In addition to the sorbents listed above, which are included in QuEChERS kits produced by different companies, a number of studies were devoted to assessing a possibility of using new nanostructured sorbents, such as multi-walled carbon nanotubes and their derivatives, magnetic nanoparticles, metal-organic frameworks, covalent organic frameworks, graphene oxide, and some others. A complete list of nanostructured sorbents that have found application in the QuEChERS method can be found in one of the latest reviews [114], which examines the strengths and weaknesses of each nanomaterial, and also discusses the problems that can be encountered in using them.
An analysis of review works carried out as part of this review indicates that the QuEChERS method has found wide application to chemical analysis as an effective method for the sample preparation of samples of varied composition and complexity with the subsequent determination of organic compounds by chromatographic methods. Separate reviews were devoted to the application of the QuEChERS method for the extraction of pesticides from fruits and vegetables [98, 105, 109], food products [101, 108], and soils [103, 112]; antibiotics and other medicinal substances from food [101, 102, 106]; PAHs and other persistent organic pollutants from food [101, 111]; mycotoxins from food products [116]. Reviews are devoted to sample preparation of environmental samples, food products and biological samples using the QuEChERS method for determining various organic compounds in them [99, 107, 108]. The features of combining sample preparation using the QuEChERS method with the subsequent determination of pesticides with various traditional chromatographic detectors for GC and HPLC were discussed in the review [104]. In the review [102], using an example of medicinal substances, features of a combination of sample preparation using the QuEChERS method with the subsequent determination of compounds by GC-MS were discussed. The reviews cited above contain tables that indicate the analyzed samples and analytes, sample weight, extractants, salting out agents, sorbents and their quantities, as well as the recoveries of analytes and analytical ranges.
Several reviews have compared the QuEChERS method with other solid sample preparation methods discussed above [99, 103, 110, 112]. The most comprehensive such comparison is given in a review [110], where the table lists analytes and samples for which QuEChERS is an effective high-throughput alternative capable of providing similar or better analytical performance, including lower matrix effects, without the need for special devices. You can also find examples where the QuEChERS method demonstrated worse analytical performance compared to other sample preparation methods.

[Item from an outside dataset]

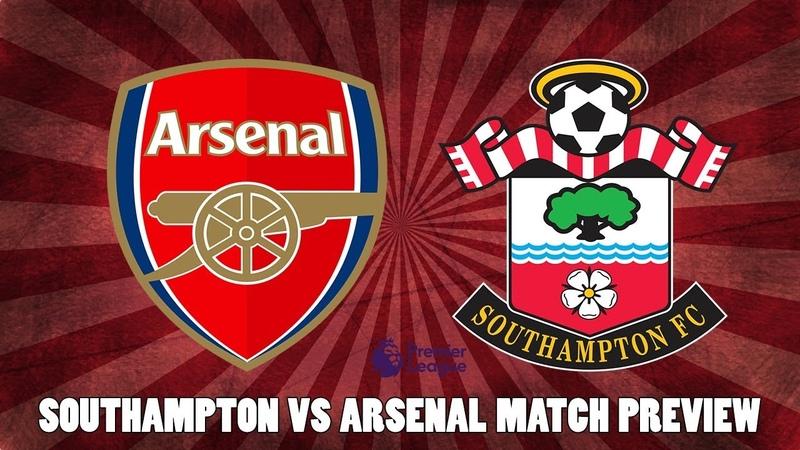 Southampton vs Arsenal Match Preview | Will Koscielny Start For Arsenal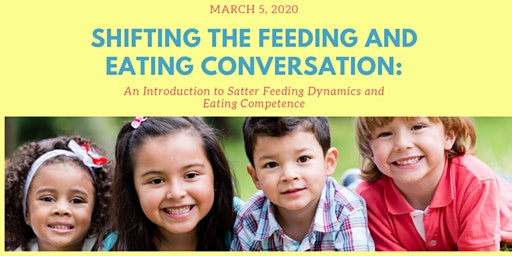Shifting the feeding and eating conversation – An introduction to Satter Feeding Dynamics and Eating Competence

Another significant advantage of the method is that it allows one to simultaneously extract a very large number of analytes belonging to different classes with high efficiency. Thus, the review [110], as an example, discussed a possibility of the simultaneous extraction of 243 pesticides from cardamom and 137 veterinary drugs and their metabolites from fish. The review [112] provides a link to an original work indicating a possibility of the simultaneous extraction of 225 pesticides from soils along with 80 other organic compounds. It is important to note that the QuEChERS method meets most of requirements for green analytical methods, because it reduces the consumption of toxic solvents and reagents and produces much less wastes.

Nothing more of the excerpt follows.